__Work task__. Copy out the passage below, which begins with a short biography of Rick Becker and ends with Nick's remarks about a confession scene, word for word and in full.

__Selected passage__.
____

Rick Becker is a husband, father of seven, nursing instructor, and religious educator. A Catholic convert by way of G.K. Chesterton and the Catholic Worker movement, Rick has studied theology at Evangelical institutions as well as Franciscan University of Steubenville. He currently serves on the nursing faculty at Bethel University, Mishawaka, Indiana. You can find more of Rick’s writing at God-Haunted Lunatic.
You do not want to make too much of your constant imperfections and venial sins
but you want to drag them out to the light of day as the first step in getting rid of them.
Earlier this month, Nick stopped me after Sunday Mass with a viewing tip. “Ever heard of ‘Ray Donovan’?” he asked, undoubtedly knowing in advance that I hadn’t. “It’s a crime series on Showtime – very intense, and not for family viewing at all. But there’s a confession scene in one episode that I want to talk to you about.”

____

__Recorded information__.

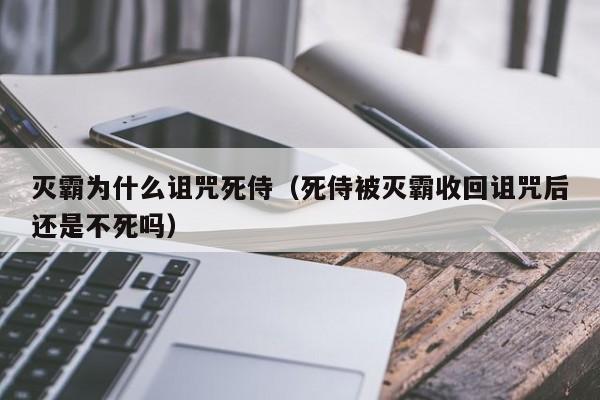 灭霸为什么诅咒死侍（死侍被灭霸收回诅咒后还是不死吗）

____

__Reply to the task__.
Rick Becker is a husband, father of seven, nursing instructor, and religious educator. A Catholic convert by way of G.K. Chesterton and the Catholic Worker movement, Rick has studied theology at Evangelical institutions as well as Franciscan University of Steubenville. He currently serves on the nursing faculty at Bethel University, Mishawaka, Indiana. You can find more of Rick’s writing at God-Haunted Lunatic.
You do not want to make too much of your constant imperfections and venial sins
but you want to drag them out to the light of day as the first step in getting rid of them.
Earlier this month, Nick stopped me after Sunday Mass with a viewing tip. “Ever heard of ‘Ray Donovan’?” he asked, undoubtedly knowing in advance that I hadn’t. “It’s a crime series on Showtime – very intense, and not for family viewing at all. But there’s a confession scene in one episode that I want to talk to you about.”